Aktuell wurde ein Antrag der Linksfraktion „Inklusive Spielplätze“ (1480/2025) im Sozialausschuss diskutiert. Gefordert wurde darin, die Verwaltung möge ich mit den Initiator*innen des inklusiven Spielplatzes an der MEWA-Arena austauschen, nach und nach alle Spielplätze mit Kommunikationstafeln ausstatten und jedes Jahr mindestens einen weiteren Spielplatz mit inklusiven Geräten ausrüsten mit Priorisierung auf die Spielplätze, in deren Nähe die meisten Kinder wohnen. Wir zitieren aus der Niederschrift: „Aus Sicht der Verwaltung ist der Grundgedanke der Inklusion, dass jedes Kind individuell geeignete Spielangebote auf jedem Spielplatz vorfindet und ein gemeinsames Spielen von Kindern mit und ohne Behinderungen ermöglicht wird.

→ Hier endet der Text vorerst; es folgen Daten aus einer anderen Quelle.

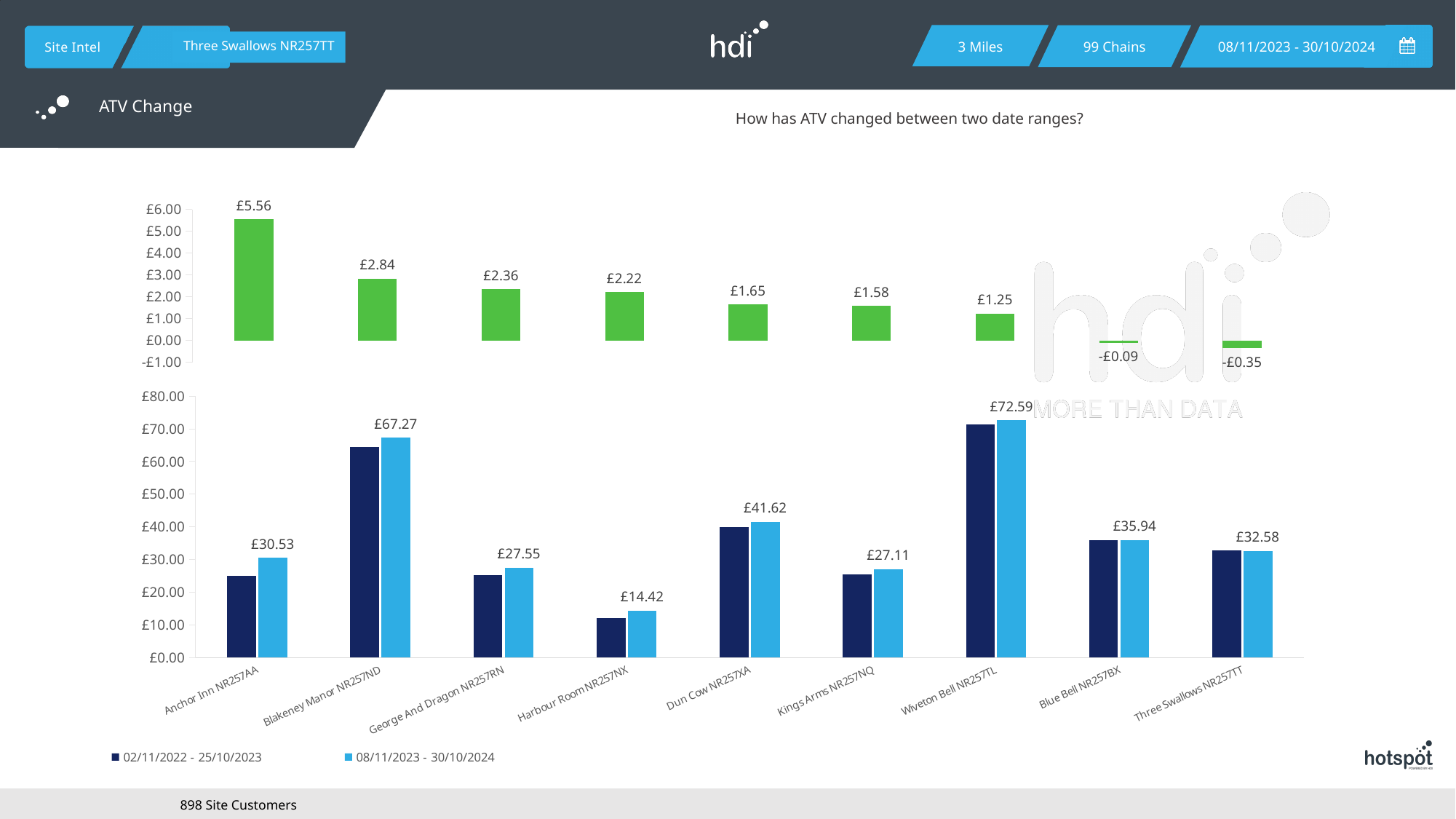
In the bottom chart, which site has the highest value in the 08/11/2023 - 30/10/2024 period? Wiveton Bell NR257TL In the bottom chart, what is the value for Harbour Room NR257NX in the 08/11/2023 - 30/10/2024 period? £14.42 In the bottom chart, what is the value for Blakeney Manor NR257ND in the 08/11/2023 - 30/10/2024 period? £67.27 In the top chart, what is the ATV change for Anchor Inn NR257AA? £5.56 How many series does the legend of the bottom chart list? 2 In the bottom chart, is the 02/11/2022 - 25/10/2023 value for Blakeney Manor NR257ND greater or less than £60.00? greater In the top chart, which site has the lowest ATV change? Three Swallows NR257TT In the top chart, what is the difference between the ATV change for Anchor Inn NR257AA and Blakeney Manor NR257ND? £2.72 What kind of chart is the bottom chart? bar chart In the top chart, what is the ATV change for Three Swallows NR257TT? -£0.35 In the bottom chart, which is larger for the 08/11/2023 - 30/10/2024 period: Dun Cow NR257XA or Blue Bell NR257BX? Dun Cow NR257XA In the top chart, how many sites are plotted? 9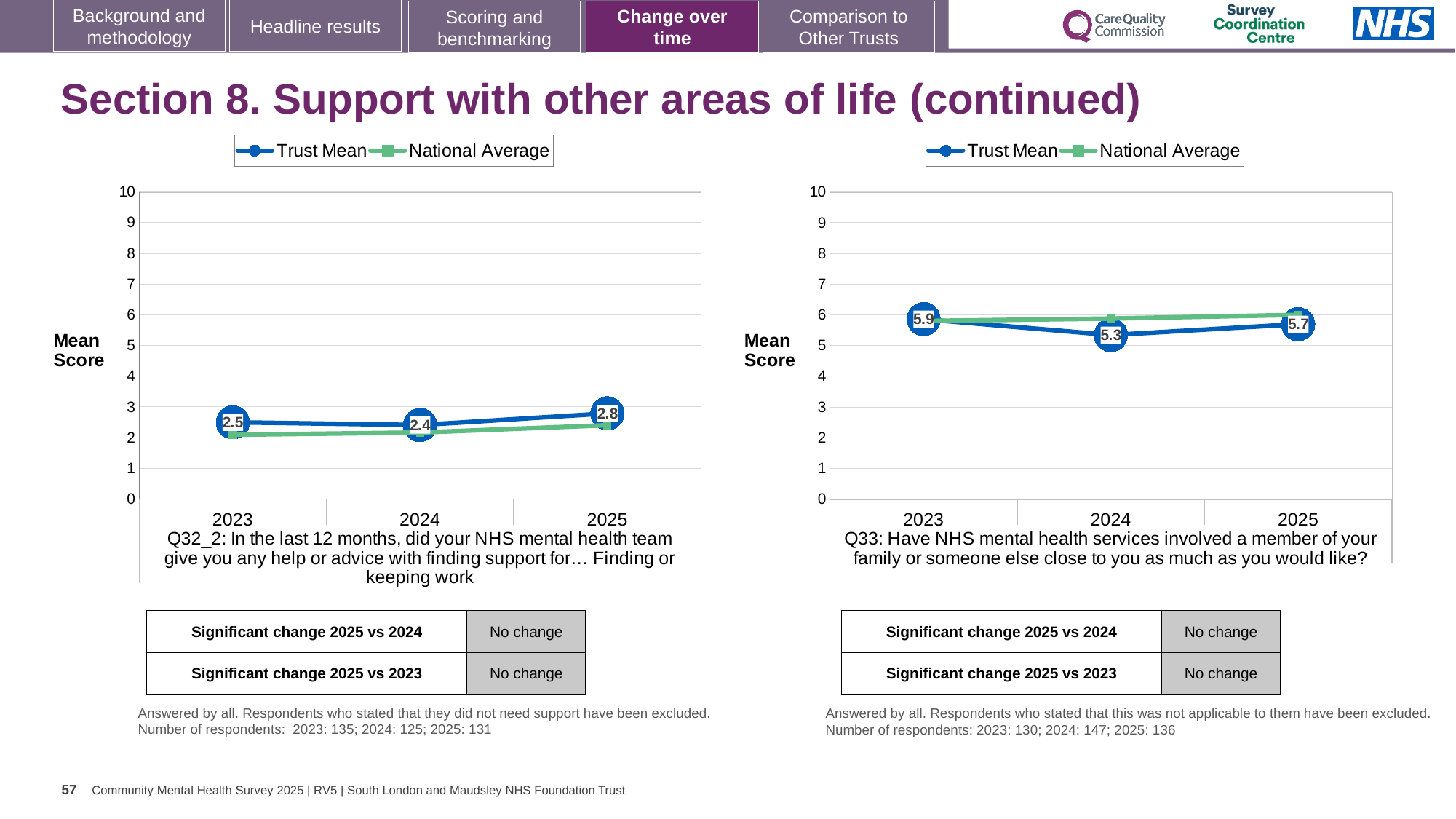
On the right chart (Q33), what is the Trust Mean for 2024? 5.3 On the left chart (Q32_2), what is the difference between the Trust Mean in 2025 and 2024? 0.4 On the left chart (Q32_2), in which year is the Trust Mean highest? 2025 On the left chart (Q32_2), what is the Trust Mean for 2025? 2.8 How many series does the legend of the right chart (Q33) list? 2 What kind of chart is the left chart (Q32_2)? Line chart On the left chart (Q32_2), is the National Average for 2023 greater or less than 3? less On the right chart (Q33), what is the difference between the Trust Mean in 2023 and 2024? 0.6 On the left chart (Q32_2), what is the Trust Mean for 2024? 2.4 On the right chart (Q33), what is the Trust Mean for 2023? 5.9 On the right chart (Q33), is the Trust Mean for 2025 greater or less than the Trust Mean for 2024? greater On the right chart (Q33), in which year is the Trust Mean lowest? 2024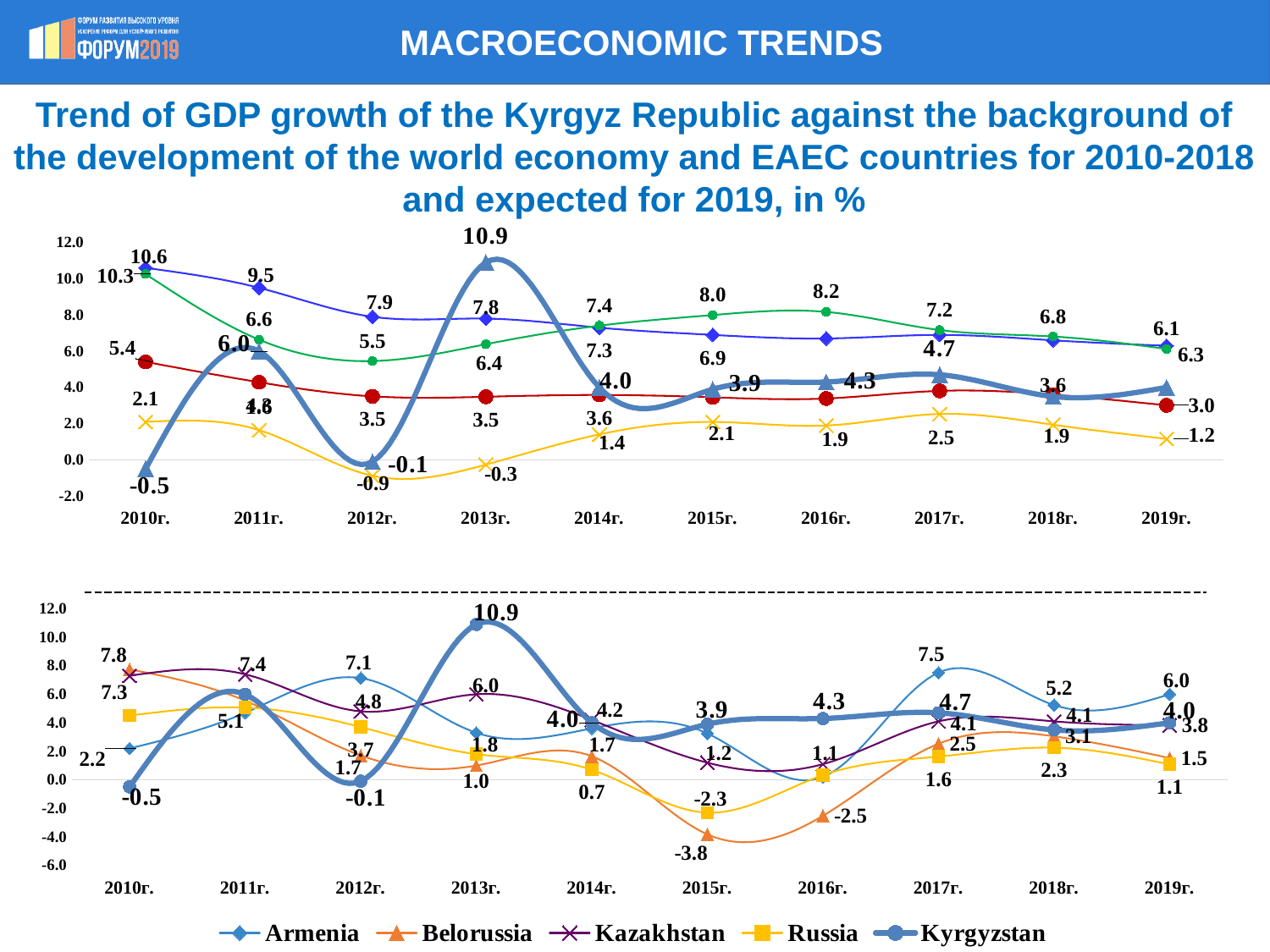
On the bottom chart, what is the value for Belorussia in 2015? -3.8 On the bottom chart, in which year does Belorussia reach its lowest value? 2015 On the bottom chart, how many series does the legend list? 5 On the bottom chart, what is the value for Kyrgyzstan in 2013? 10.9 On the bottom chart, what kind of chart is shown? line chart On the bottom chart, in which year does Kyrgyzstan reach its highest value? 2013 On the top chart, what is the value of the thick Kyrgyzstan line in 2013? 10.9 On the bottom chart, how many years are shown along the x axis? 10 On the bottom chart, what is the difference between Kyrgyzstan's value in 2013 and its value in 2012? 11.0 On the top chart, is the value for the thick Kyrgyzstan line in 2010 greater or less than 0.0? less On the bottom chart, what is the value for Armenia in 2017? 7.5 On the bottom chart, which is larger in 2017: the value for Armenia or the value for Kyrgyzstan? Armenia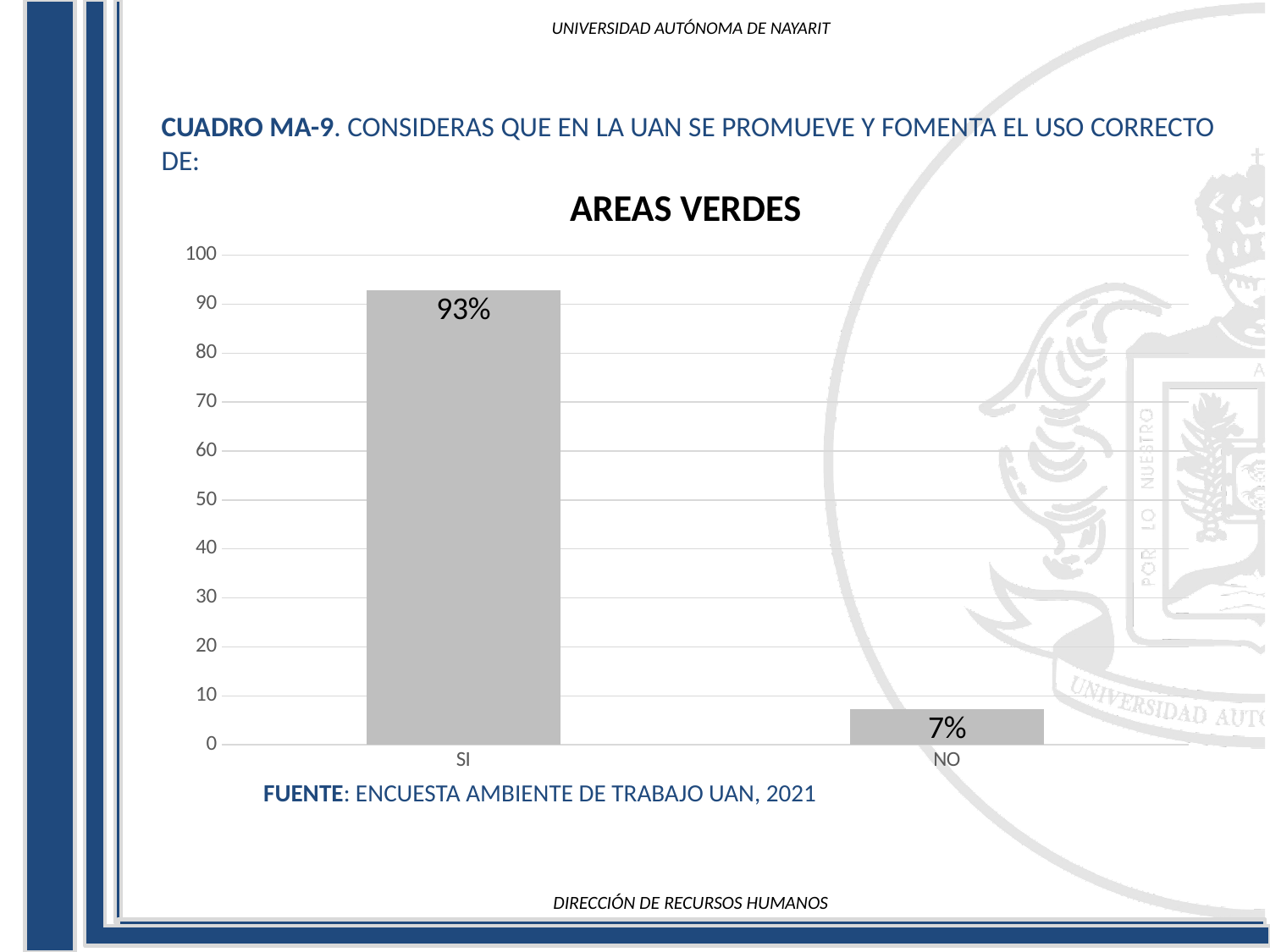
Which category has the lowest value? NO Is the value for NO greater or less than 10? less Which is larger, the value for SI or the value for NO? SI What kind of chart is shown? bar chart What is the difference between the values for SI and NO? 86% Is the value for SI greater or less than 90? greater Which category has the highest value? SI How many categories are shown on the x axis? 2 What is the value for SI? 93% What is the value for NO? 7% What is the title of the chart? AREAS VERDES What is the maximum value shown on the y axis? 100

Da derzeit nicht alle Spielplätze diese Voraussetzungen erfüllen, strebt die Verwaltung an, die Situation bei jedem Spielplatzprojekt im Rahmen der räumlichen und anderweitigen Voraussetzungen zu verbessern. Die Umsetzung soll nach bestimmten Schwerpunkten erfolgen. Frau Beigeordnete Schmöller teilt mit, dass dazu erfreulicherweise aus der Ausgleichsumlage Fluglärm zusätzliche Fördermittel in Aussicht gestellt wurden.“ Der Antrag wurde mehrheitlich abgelehnt.

Aus der Presse ist zu entnehmen, dass aktuell mindestens zwei größere Spielplatzprojekte anstehen: auf dem Lerchenberg und in Hechtsheim, wo sich Bürger*innen für den Erhalt des Spielplatzes stark gemacht haben und es nun ein Beteiligungsformat geben soll.